▸ **Qué hacer**:
Devuelve como lista JSON de cadenas las líneas de los registros desde la que contiene "In the view" hasta la que contiene "the pectoral fin at pixel 115 148 <", ambas incluidas. Usa una cadena por línea y omite las líneas en blanco.

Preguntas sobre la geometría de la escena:
__________________________________________________
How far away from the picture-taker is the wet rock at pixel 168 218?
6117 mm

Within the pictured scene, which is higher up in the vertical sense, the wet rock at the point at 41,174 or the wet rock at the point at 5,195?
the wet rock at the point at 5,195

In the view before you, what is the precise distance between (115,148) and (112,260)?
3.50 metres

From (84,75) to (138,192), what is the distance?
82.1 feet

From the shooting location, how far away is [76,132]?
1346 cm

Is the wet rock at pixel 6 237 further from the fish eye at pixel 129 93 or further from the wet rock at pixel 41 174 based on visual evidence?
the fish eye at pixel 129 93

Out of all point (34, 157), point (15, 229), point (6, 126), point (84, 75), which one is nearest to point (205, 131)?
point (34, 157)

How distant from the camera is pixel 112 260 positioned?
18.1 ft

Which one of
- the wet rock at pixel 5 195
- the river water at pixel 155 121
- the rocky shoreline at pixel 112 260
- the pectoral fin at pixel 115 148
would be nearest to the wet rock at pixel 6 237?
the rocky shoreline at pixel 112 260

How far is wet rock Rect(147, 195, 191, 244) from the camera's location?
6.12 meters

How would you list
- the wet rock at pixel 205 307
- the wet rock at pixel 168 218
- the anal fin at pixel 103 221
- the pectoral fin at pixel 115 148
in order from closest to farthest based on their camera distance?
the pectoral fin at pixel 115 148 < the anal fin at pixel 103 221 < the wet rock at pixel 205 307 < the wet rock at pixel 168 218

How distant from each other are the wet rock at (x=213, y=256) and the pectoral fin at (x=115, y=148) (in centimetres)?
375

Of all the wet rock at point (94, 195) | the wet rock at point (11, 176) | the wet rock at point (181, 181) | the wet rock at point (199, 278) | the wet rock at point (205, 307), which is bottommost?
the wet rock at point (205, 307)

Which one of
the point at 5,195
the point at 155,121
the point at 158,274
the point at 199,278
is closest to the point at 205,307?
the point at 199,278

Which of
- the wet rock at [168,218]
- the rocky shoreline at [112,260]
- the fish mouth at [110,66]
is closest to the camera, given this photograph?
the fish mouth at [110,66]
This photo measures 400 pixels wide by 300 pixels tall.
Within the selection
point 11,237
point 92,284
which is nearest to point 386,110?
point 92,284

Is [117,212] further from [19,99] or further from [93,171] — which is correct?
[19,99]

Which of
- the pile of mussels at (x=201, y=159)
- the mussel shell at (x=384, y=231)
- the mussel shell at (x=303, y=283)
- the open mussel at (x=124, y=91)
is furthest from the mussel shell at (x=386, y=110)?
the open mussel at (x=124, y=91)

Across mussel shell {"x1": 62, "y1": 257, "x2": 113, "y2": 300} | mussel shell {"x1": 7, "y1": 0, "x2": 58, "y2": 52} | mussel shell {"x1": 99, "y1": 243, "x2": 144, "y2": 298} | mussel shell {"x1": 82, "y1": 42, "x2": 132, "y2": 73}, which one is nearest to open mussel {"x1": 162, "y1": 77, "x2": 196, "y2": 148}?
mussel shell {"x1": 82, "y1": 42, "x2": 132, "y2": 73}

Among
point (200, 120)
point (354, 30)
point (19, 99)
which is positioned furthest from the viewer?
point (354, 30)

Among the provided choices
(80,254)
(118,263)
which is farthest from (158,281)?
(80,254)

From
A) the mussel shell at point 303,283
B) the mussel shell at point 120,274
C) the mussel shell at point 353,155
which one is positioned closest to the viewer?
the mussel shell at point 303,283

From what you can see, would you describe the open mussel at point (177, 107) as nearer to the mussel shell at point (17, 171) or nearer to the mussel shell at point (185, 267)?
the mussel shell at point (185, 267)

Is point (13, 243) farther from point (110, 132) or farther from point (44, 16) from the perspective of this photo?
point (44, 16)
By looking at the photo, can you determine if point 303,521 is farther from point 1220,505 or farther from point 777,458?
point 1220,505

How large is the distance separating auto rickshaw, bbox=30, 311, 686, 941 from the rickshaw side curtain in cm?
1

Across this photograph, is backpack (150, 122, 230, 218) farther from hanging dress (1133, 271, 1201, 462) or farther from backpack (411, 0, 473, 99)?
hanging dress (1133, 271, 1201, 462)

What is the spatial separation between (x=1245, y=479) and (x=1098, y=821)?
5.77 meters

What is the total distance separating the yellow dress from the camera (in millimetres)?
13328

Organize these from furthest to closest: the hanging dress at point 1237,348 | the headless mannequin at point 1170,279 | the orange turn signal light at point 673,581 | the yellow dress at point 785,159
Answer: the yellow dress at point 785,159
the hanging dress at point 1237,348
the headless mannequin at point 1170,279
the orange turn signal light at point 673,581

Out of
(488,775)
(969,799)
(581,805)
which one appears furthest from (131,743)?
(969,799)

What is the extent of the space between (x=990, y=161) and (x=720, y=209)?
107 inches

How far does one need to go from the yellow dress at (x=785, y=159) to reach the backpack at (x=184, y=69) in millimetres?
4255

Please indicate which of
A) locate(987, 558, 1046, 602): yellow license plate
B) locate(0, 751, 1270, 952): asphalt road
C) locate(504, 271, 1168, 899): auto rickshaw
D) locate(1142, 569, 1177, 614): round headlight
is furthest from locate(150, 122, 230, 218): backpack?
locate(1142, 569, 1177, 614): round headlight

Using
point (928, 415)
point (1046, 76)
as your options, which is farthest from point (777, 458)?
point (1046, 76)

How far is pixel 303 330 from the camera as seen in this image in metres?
__________________________________________________
▸ **Salida completa**:
[
  "In the view before you, what is the precise distance between (115,148) and (112,260)?",
  "3.50 metres",
  "From (84,75) to (138,192), what is the distance?",
  "82.1 feet",
  "From the shooting location, how far away is [76,132]?",
  "1346 cm",
  "Is the wet rock at pixel 6 237 further from the fish eye at pixel 129 93 or further from the wet rock at pixel 41 174 based on visual evidence?",
  "the fish eye at pixel 129 93",
  "Out of all point (34, 157), point (15, 229), point (6, 126), point (84, 75), which one is nearest to point (205, 131)?",
  "point (34, 157)",
  "How distant from the camera is pixel 112 260 positioned?",
  "18.1 ft",
  "Which one of",
  "- the wet rock at pixel 5 195",
  "- the river water at pixel 155 121",
  "- the rocky shoreline at pixel 112 260",
  "- the pectoral fin at pixel 115 148",
  "would be nearest to the wet rock at pixel 6 237?",
  "the rocky shoreline at pixel 112 260",
  "How far is wet rock Rect(147, 195, 191, 244) from the camera's location?",
  "6.12 meters",
  "How would you list",
  "- the wet rock at pixel 205 307",
  "- the wet rock at pixel 168 218",
  "- the anal fin at pixel 103 221",
  "- the pectoral fin at pixel 115 148",
  "in order from closest to farthest based on their camera distance?",
  "the pectoral fin at pixel 115 148 < the anal fin at pixel 103 221 < the wet rock at pixel 205 307 < the wet rock at pixel 168 218"
]